Dataset entries:
=== Begin Enclosure ===

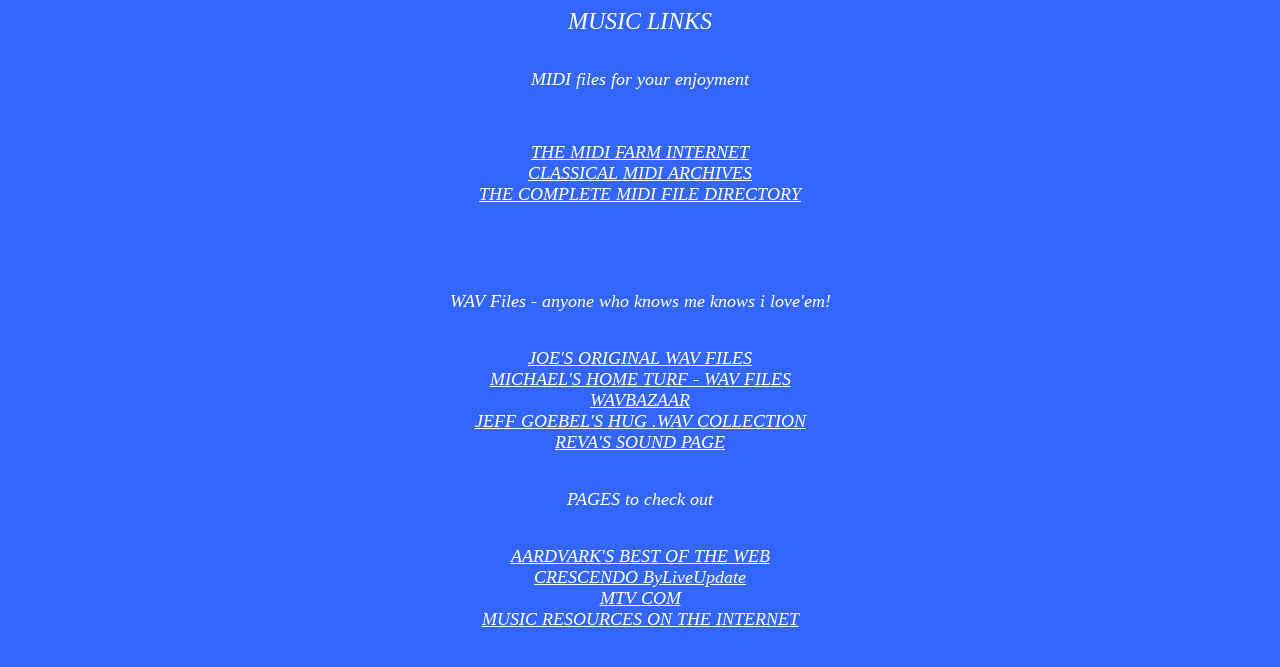

--- FILE ---
content_type: text/html
request_url: https://members.tripod.com/~sunshine_sue/muslnk.htm
body_size: 2848
content:
<!DOCTYPE HTML PUBLIC "-//W3C//DTD HTML 4.0 Transitional//EN">
<HTML>
<HEAD>
   <META HTTP-EQUIV="Content-Type" CONTENT="text/html; charset=iso-8859-1">
   <META NAME="GENERATOR" CONTENT="Mozilla/4.07 [en] (Win98; I) [Netscape]">
   <TITLE>INTERNET\SUnshinE\muslnk</TITLE>
</HEAD>
<BODY TEXT="#FFFFFF" BGCOLOR="#3366FF" LINK="#FFFFFF" VLINK="#CCFFFF" ALINK="#0000FF">

<CENTER><I><FONT SIZE=+2>MUSIC LINKS</FONT></I>
<BR>&nbsp;
<P><I><FONT SIZE=+1>MIDI files for your enjoyment</FONT></I></CENTER>

<BR>&nbsp;
<CENTER>
<DT>
<I><FONT SIZE=+1><A HREF="http://www.midifarm.com/">THE MIDI FARM INTERNET</A></FONT></I></DT></CENTER>

<CENTER>
<DT>
<I><FONT SIZE=+1><A HREF="http://www.prs.net/midi.html#index">CLASSICAL
MIDI ARCHIVES</A></FONT></I></DT></CENTER>

<CENTER>
<DT>
<I><FONT SIZE=+1><A HREF="http://www.flexfx.com/">THE COMPLETE MIDI FILE
DIRECTORY</A></FONT></I></DT></CENTER>

<BR>&nbsp;
<P>&nbsp;
<CENTER>
<DT>
<I><FONT SIZE=+1>WAV Files - anyone who knows me knows i love'em!</FONT></I></DT></CENTER>

<BR>&nbsp;
<CENTER>
<DT>
<I><FONT SIZE=+1><A HREF="http://www.sky.net/~jdeshon/joewav.html">JOE'S
ORIGINAL WAV FILES</A></FONT></I></DT></CENTER>

<CENTER>
<DT>
<I><FONT SIZE=+1><A HREF="http://www.hometurf.com/wavfiles.html">MICHAEL'S
HOME TURF - WAV FILES</A></FONT></I></DT></CENTER>

<CENTER>
<DT>
<I><FONT SIZE=+1><A HREF="http://www.wavbazaar.com/">WAVBAZAAR</A></FONT></I></DT></CENTER>

<CENTER>
<DT>
<I><FONT SIZE=+1><A HREF="http://www.frogstar.com/wav/">JEFF GOEBEL'S HUG
.WAV COLLECTION</A></FONT></I></DT></CENTER>

<CENTER>
<DT>
<I><FONT SIZE=+1><A HREF="http://pages.prodigy.com/RevasWorld/sounds.htm">REVA'S
SOUND PAGE</A></FONT></I></DT></CENTER>

<BR>&nbsp;
<CENTER>
<DT>
<I><FONT SIZE=+1>PAGES to check out</FONT></I></DT></CENTER>

<BR>&nbsp;
<CENTER>
<DT>
<I><FONT SIZE=+1><A HREF="http://www.stl-music.com/hub.html">AARDVARK'S
BEST OF THE WEB</A></FONT></I></DT></CENTER>

<CENTER>
<DT>
<I><FONT SIZE=+1><A HREF="http://www.liveupdate.com/crescendo.html">CRESCENDO
ByLiveUpdate</A></FONT></I></DT></CENTER>

<CENTER>
<DT>
<I><FONT SIZE=+1><A HREF="http://www.mtv.com/">MTV COM</A></FONT></I></DT></CENTER>

<CENTER>
<DT>
<I><FONT SIZE=+1><A HREF="http://www.music.indiana.edu/music_resources/">MUSIC
RESOURCES ON THE INTERNET</A></FONT></I></DT></CENTER>

<BR>&nbsp;
<P>&nbsp;
<CENTER>
<DT>
<I><FONT SIZE=+1>Keep the Music Ringing 'Til We Meet Again</FONT></I></DT></CENTER>

<CENTER>
<P><BR><FONT SIZE=-1>| <A HREF="index.html">Home</A> | <A HREF="poetry.html">Poetry</A>
| <A HREF="pwhy.htm">Poetry-Why</A> | <A HREF="phow.htm">Poetry-How</A>
| </FONT><A HREF="list.htm">Love Poetry</A>&nbsp;<FONT SIZE=-1> | <A HREF="plinks.htm">Poetry-Links</A>
| <A HREF="music.html">Music</A> | <A HREF="midi.htm">Music-Midis</A> |
<A HREF="muslnk.htm">Music-Links</A> |</FONT></CENTER>

<BR>&nbsp;
<CENTER>
<DT>
<FONT SIZE=-1></FONT></DT></CENTER>

</BODY>
</HTML>
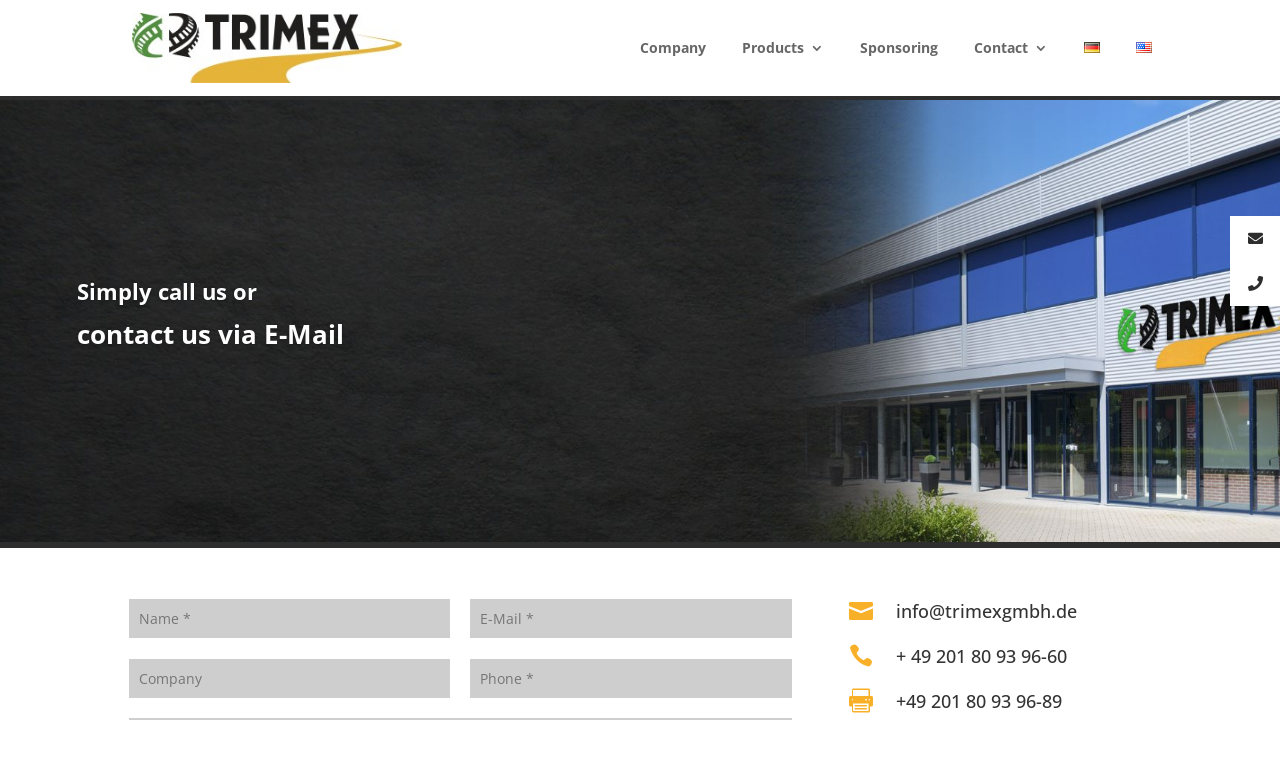

--- FILE ---
content_type: text/css
request_url: https://trimexgmbh.de/wp-content/uploads/wtfdivi/wp_head.css?ver=1542055182
body_size: 120
content:
#top-menu-nav #top-menu a:hover,#mobile_menu_slide a:hover{color:#f8b028 !important;opacity:1 !important}.et_pb_slide_description{float:left !important;padding-left:100px !important}.et_pb_slide_image{right:100px}

--- FILE ---
content_type: text/css
request_url: https://trimexgmbh.de/wp-content/et-cache/349/et-core-unified-deferred-349.min.css?ver=1738864586
body_size: 65
content:
@font-face{font-family:"Open Sans Local";font-display:swap;src:url("https://trimexgmbh.de/wp-content/uploads/et-fonts/OpenSans-Regular.ttf") format("truetype")}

=== End Enclosure ===

_Task item_
For the word "trimexgmbh", find every line in the data that holds it and copy that line.

_Result_
request_url: https://trimexgmbh.de/wp-content/uploads/wtfdivi/wp_head.css?ver=1542055182
request_url: https://trimexgmbh.de/wp-content/et-cache/349/et-core-unified-deferred-349.min.css?ver=1738864586
@font-face{font-family:"Open Sans Local";font-display:swap;src:url("https://trimexgmbh.de/wp-content/uploads/et-fonts/OpenSans-Regular.ttf") format("truetype")}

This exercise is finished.